Berkshire Hathaway is well positioned to benefit from an inflationary environment. This is due to its portfolio allocation, which is heavily concentrated in Apple, financials, and consumer staples stocks.

If inflation persists for a long time, Apple and the consumer staples stocks have the pricing power to pass on costs to customers. In Apple’s case, it has the bargaining power with suppliers to negotiate better prices while also securing the resources it needs. Simply put, it gets preferential treatment versus smaller companies.

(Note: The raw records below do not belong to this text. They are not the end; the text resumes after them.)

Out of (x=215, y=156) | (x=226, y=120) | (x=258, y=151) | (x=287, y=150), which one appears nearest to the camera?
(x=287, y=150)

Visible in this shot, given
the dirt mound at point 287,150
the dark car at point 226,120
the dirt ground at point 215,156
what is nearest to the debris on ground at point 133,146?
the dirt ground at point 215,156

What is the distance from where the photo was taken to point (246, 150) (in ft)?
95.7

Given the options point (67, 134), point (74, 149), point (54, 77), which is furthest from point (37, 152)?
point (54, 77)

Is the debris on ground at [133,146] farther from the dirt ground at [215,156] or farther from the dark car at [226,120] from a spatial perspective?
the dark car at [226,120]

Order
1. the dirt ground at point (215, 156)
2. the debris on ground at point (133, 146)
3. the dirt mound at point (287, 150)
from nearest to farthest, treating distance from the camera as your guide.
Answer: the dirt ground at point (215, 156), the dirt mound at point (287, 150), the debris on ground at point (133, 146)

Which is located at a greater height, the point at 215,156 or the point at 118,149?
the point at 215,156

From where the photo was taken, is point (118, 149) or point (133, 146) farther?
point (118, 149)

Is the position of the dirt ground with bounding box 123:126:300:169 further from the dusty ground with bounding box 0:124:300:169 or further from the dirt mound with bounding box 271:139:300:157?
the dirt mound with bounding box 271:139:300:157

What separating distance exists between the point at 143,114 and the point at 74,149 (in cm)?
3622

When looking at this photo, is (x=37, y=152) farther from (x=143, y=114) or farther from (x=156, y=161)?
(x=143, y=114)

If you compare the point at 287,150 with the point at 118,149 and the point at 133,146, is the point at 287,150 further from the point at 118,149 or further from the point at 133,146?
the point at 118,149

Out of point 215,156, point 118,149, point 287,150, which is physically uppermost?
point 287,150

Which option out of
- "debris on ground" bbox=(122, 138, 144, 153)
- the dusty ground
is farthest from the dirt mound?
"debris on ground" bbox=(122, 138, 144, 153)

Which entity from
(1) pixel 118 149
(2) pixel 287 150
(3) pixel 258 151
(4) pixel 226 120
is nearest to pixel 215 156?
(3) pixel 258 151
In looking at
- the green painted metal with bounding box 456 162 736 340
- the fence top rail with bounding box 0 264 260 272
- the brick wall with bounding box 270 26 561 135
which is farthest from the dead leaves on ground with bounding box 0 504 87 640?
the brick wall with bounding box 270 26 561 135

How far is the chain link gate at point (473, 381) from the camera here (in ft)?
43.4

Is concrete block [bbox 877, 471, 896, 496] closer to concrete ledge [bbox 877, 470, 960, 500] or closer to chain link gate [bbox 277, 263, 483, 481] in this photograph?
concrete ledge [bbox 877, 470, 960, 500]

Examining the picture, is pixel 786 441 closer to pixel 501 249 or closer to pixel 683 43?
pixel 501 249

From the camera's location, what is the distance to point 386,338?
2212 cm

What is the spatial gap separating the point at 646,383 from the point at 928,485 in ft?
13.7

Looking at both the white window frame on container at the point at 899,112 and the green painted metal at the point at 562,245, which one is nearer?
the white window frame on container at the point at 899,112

However, if the Federal Reserve decides to become more aggressive in fighting inflation, then the financials stand to potentially benefit. This is because the Federal Reserve would be forced to raise interest rates, leading financial companies to do the same thing. This would result in higher revenues and profits for lenders.

That is, of course, if the Federal Reserve doesn’t raise rates too fast to the point where it shocks markets. If that were to happen, it could cause financial instability, causing all stocks to plummet.

Fortunately for Berkshire, although the stock would fall as well in such a scenario, it has $150 billion in cash that it would finally be able to deploy to acquire deeply discounted businesses.

A massively growing cash pile has been a bit of a problem for the company because it’s hard to find good deals that are large enough in a market that Buffett considers to be overvalued. Thus, a fall in valuations would definitely benefit the company in the long run.

Wall Street’s Take

Turning to Wall Street, Berkshire Hathaway has a Moderate Buy consensus rating, based on one Buy assigned in the past three months. Berkshire Hathaway’s price target of $354 implies 12.6% upside potential.

Final Thoughts

Berkshire Hathaway is a legendary company that has significantly outperformed the market over the past 50 years. However, going forward we don’t think there will be tremendous outperformance by BRK.B versus the indices.

Nonetheless, index investors who are closer to retirement might prefer the stock’s reduced volatility, especially if the performance is similar.